Options to Purchase May Leave Few Options

By Fred Moreno, Chief Deputy Legal Counsel

Have you ever had a client under a lease with an option to purchase who wants to assign their option? Chapter 47G of the North Carolina General Statutes governs option to purchase contracts executed with residential lease agreements. Recently, the North Carolina Court of Appeals handed down a decision regarding the assignment of an option in a lease and determined that, in that case, there was no interest in real property that could be conveyed.
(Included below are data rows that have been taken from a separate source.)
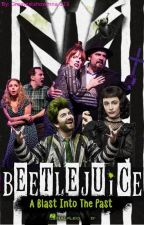 Beetlejuice: A Blast into The Past by GreatestShowman123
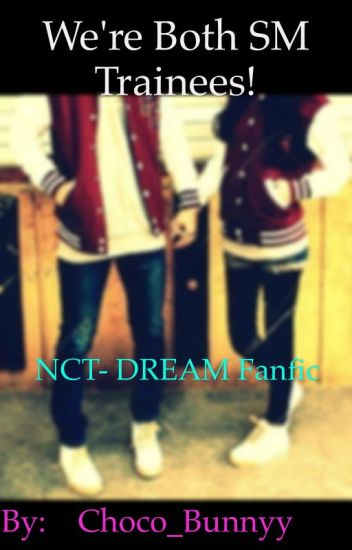 We're both SM trainees! (Jaemin- Nct Dream Fanfic)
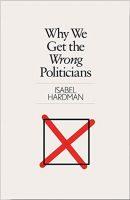 Защо получаваме неправилните политици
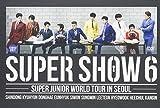 Super Show 6 -Super Junior World Tour in Seoul [Import anglais]
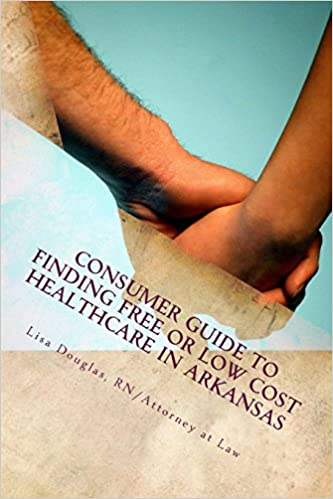 Book Consumer Guide to Finding Free or Low Cost Healthcare in Arkansas
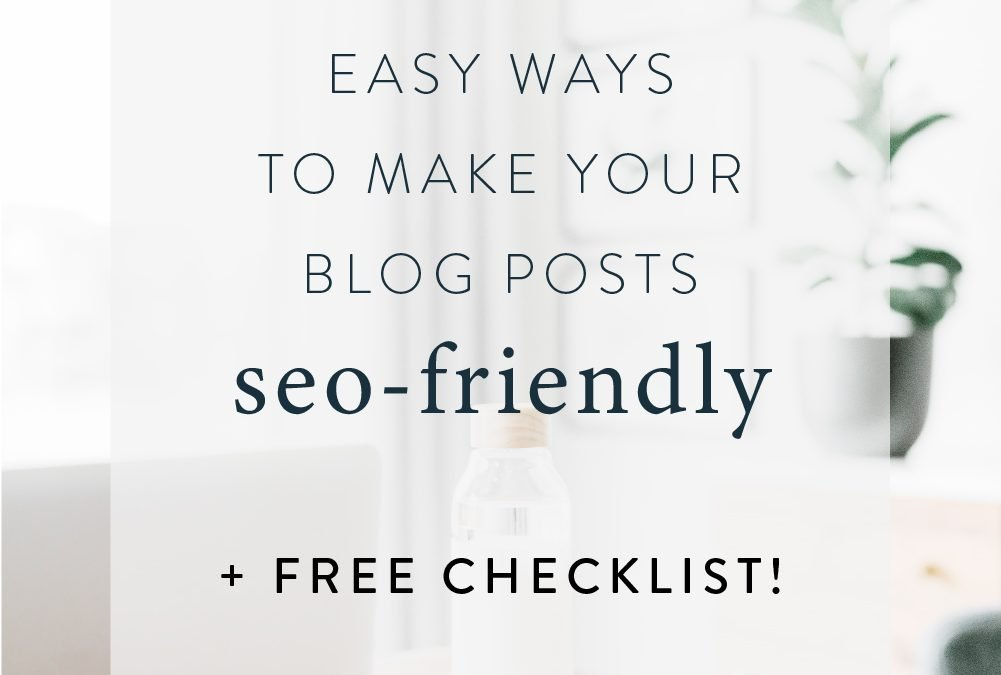 Easy Ways to Make Your Blog Posts SEO-Friendly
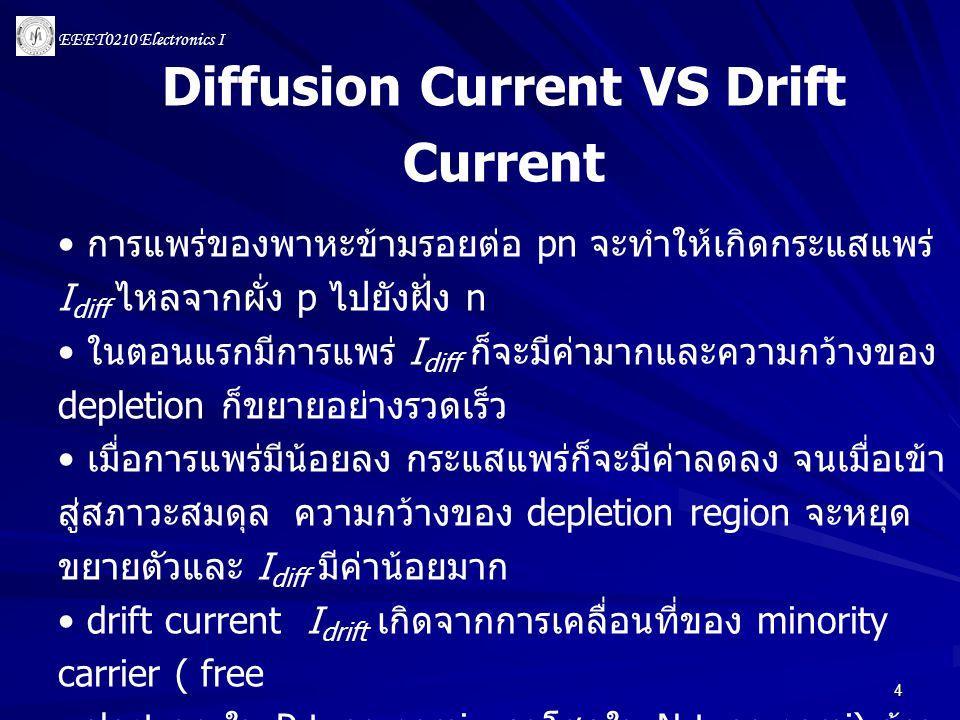 EEET0210 Electronics I 4 Diffusion Current VS Drift Current • การแพร่ของพาหะข้ามรอยต่อ pn จะทำให้เกิดกระแสแพร่ I diff ไหลจากผั่ง p ไปยังฝั่ง n • ในตอน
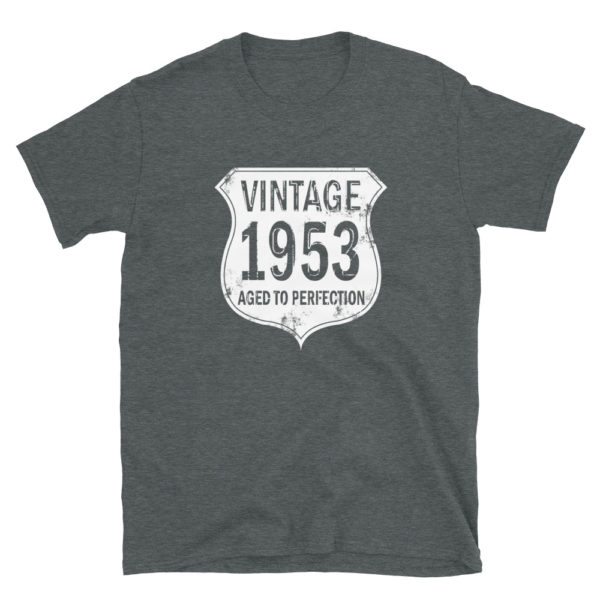 1953 Aged to Perfection Men's/Unisex T-Shirt
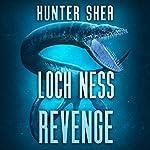 Loch Ness Revenge | Hunter Shea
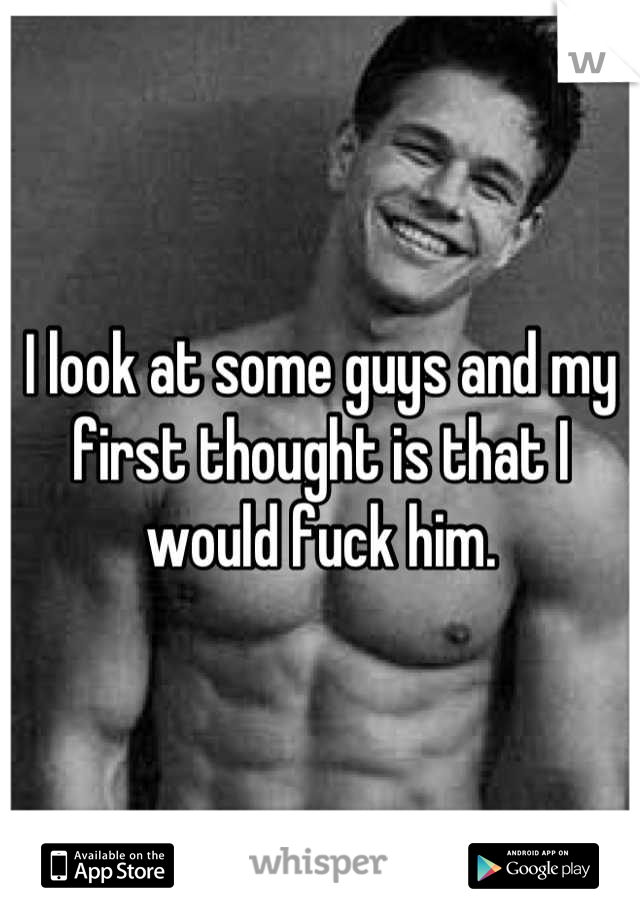I look at some guys and my first thought is that I would fuck him.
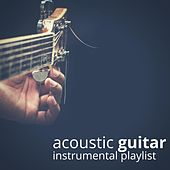 Acoustic Guitar Instrumental Playlist de Various Artists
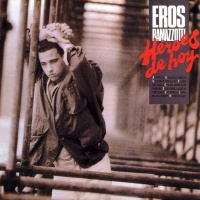 Eros Ramazzotti - Heroes de hoy (Spanish Version) (Album)
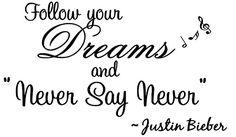 "Follow Your Dream and ""Never Say Never"". --Justin Bieber, Wall Decal, Vinyl, Sticker, Black LOVEdecal http://www.amazon.com/dp/B00HRN4QBM/ref=cm_sw_r_pi_dp_ayPswb0A7VDA2"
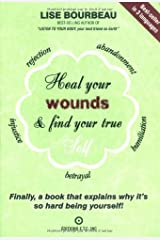 Heal Your Wounds and Find Your True Self: Finally A Book That Explains Why It's So Hard Being Yourself Paperback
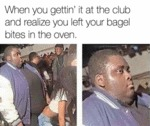When You Gettin It At The Club And Realize...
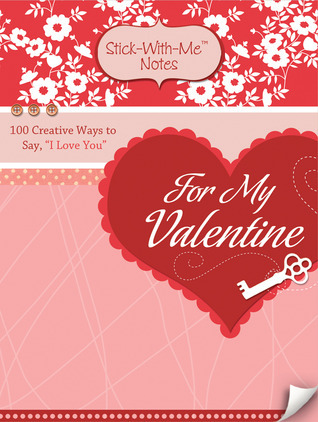 """For My Valentine: 100 Creative Ways to Say, """"I Love You"""""""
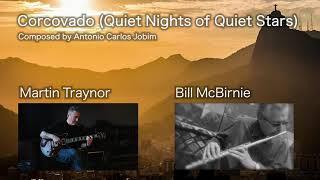Corcovado (Quiet Nights of Quiet Stars) by Martin Traynor & Bill McBirnie - Latin quiet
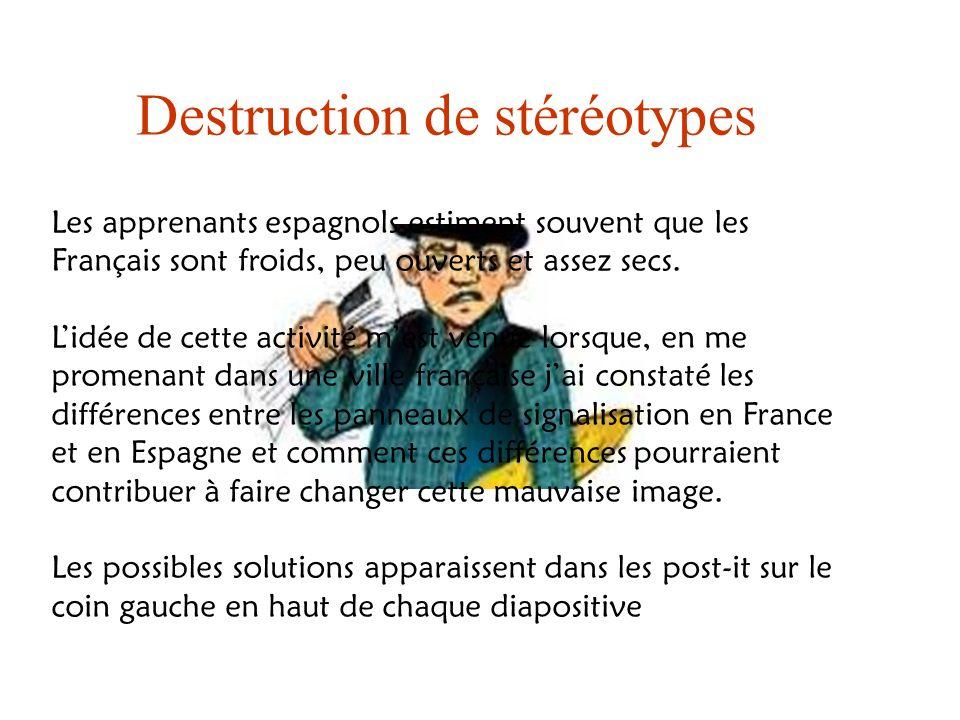 Destruction de stéréotypes Les apprenants espagnols estiment souvent que les Français sont froids, peu ouverts et assez secs. Lidée de cette activité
Last year, the North Carolina Court of Appeals published its decision in Cabrera v. Harvest St. Holdings, Inc. (“Cabrera case”). In this case, the Plaintiffs were tenants of a commercial property where they operated their auto mechanic shop. The property owner later became interested in selling his property to Plaintiffs, so the parties entered into an option to purchase contract where the Plaintiffs would pay $2,400 per month as lessees for a period of nineteen (19) months. This lease/option agreement went on to say that during this time, the Plaintiffs could elect to purchase the subject property for $150k and that title to the property would transfer upon full payment of that amount to the owner. The lease/option agreement was not recorded with the Register of Deeds. At some point later on, the Plaintiffs decided to sell their interest in the lease/option agreement to the Defendants for $140k.  After going under contract, the Plaintiffs decided they no longer wanted to sell their interest and tried to void the contract. The Defendants then bought the subject property directly from the owner, and the deed was recorded with the Register of Deeds. The Plaintiffs then sued and argued that the lease/option contract that they retained gave them an interest in the subject property.

The NC Court of Appeals, citing the NC Supreme Court case of Mizell v. Dennis Simmons Lumber Co. in a 1917 opinion, said “Generally, option contracts do not themselves create any interest in the property, but only amount to an offer to create or convey such an interest when the conditions are performed, and working a forfeiture when not strictly complied with.” The court went on to say, “In other words, until the option is exercised, the optionee does not hold any property interest to the property in question.” The court found that the Plaintiffs never exercised the option to purchase in the lease/option agreement and therefore never had an interest in the property that they could assign, transfer, or sell. If anything, the agreement between the Plaintiffs and the Defendants only transferred the right to purchase the property under the lease/option agreement.

This is an interesting case and one that brokers should be aware of when dealing with wholesalers. Although this case involved commercial property, the reasoning of the court could provide a similar outcome in a residential transaction. Since the tenant of a lease/option agreement is not the property owner under the reasoning of the Cabrera case, the tenant may not have any real property interest that the broker can market for the tenant. Even if the tenant has exercised the option to purchase and may now have a real property interest, their interest is limited to assigning their option to purchase the subject property, and only then if their agreement allows such a transfer.  If you come across such a transaction, seek legal counsel before you list to be sure you know what you are listing, and how it can and should be advertised.